The s_waitcnt vmcnt(1) is useless.
The reason it is added is because the last
buffer_load_format_xyzw needs s[44:47], which was issued
by the first s_load_dwordx4. It waits for all VM
before that call to have finished.

Internally after every instruction, 3 counters (for VM, EXP and LGTM)
are updated after every instruction. For example buffer_load_format_xyzw will
increase the VM counter, and s_load_dwordx4 the LGKM one.

Without the patch, for every defined register,
the current 3 counters are stored, and are used to know
how long to wait when an instruction needs the register.

Because of that, the s[44:47] counter includes that to use the register
you need to wait for the previous buffer_load_format_xyzw.

Instead this patch stores only the counters that matter for the register,
and puts zero for the other ones, since we don't need any wait for them.

Diff Detail

Event Timeline

axeldavy updated this revision to Diff 31615.Aug 9 2015, 5:54 AM
axeldavy retitled this revision from to AMDGPU/SI: Better handle s_wait insertion.
axeldavy updated this object.
axeldavy added a subscriber: llvm-commits.
test/CodeGen/AMDGPU/wait.ll
7–8

I would add a check for the instruction between these two s_waitcnt instructions.

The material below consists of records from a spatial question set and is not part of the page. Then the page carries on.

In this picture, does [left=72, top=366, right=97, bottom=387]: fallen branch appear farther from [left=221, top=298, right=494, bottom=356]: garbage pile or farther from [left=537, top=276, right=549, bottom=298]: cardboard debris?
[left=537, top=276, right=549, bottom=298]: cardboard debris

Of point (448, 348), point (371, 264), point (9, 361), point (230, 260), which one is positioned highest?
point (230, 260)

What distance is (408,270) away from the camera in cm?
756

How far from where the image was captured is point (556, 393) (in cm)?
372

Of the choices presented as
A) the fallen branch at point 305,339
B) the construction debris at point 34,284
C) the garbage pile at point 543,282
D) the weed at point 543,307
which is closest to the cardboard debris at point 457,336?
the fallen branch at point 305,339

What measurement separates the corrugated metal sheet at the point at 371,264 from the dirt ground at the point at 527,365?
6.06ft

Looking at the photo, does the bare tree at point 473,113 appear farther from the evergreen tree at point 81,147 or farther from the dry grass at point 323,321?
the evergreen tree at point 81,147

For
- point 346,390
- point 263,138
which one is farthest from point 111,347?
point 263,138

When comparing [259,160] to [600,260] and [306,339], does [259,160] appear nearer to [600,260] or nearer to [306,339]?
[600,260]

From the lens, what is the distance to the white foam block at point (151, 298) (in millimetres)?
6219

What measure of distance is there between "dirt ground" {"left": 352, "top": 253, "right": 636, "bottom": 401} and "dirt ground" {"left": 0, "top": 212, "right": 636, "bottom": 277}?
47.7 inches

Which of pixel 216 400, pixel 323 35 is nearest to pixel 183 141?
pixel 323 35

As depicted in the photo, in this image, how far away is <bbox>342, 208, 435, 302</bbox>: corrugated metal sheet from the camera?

We want to make sure some future change doesn't regress us, and cause us to emit two s_waitcnt instructions in a row.

test/CodeGen/AMDGPU/wait2.ll
1 ↗(On Diff #31615)

Is there are reason why this test was added to a new file and not to wait.ll ?

axeldavy added inline comments.Aug 13 2015, 10:15 PM
test/CodeGen/AMDGPU/wait.ll
7–8

OK sure

test/CodeGen/AMDGPU/wait2.ll
1 ↗(On Diff #31615)

yes, the run command is different (and uses the ilpmax scheduler)

test/CodeGen/AMDGPU/wait2.ll
1 ↗(On Diff #31615)

You can have multiple run lines in the same test file, you just need to use a different --check-prefix if the output is different. It is preferred to put similar test cases in the same file if possible.

axeldavy updated this revision to Diff 32245.Aug 16 2015, 11:53 AM

Take comments into account

This revision was automatically updated to reflect the committed changes.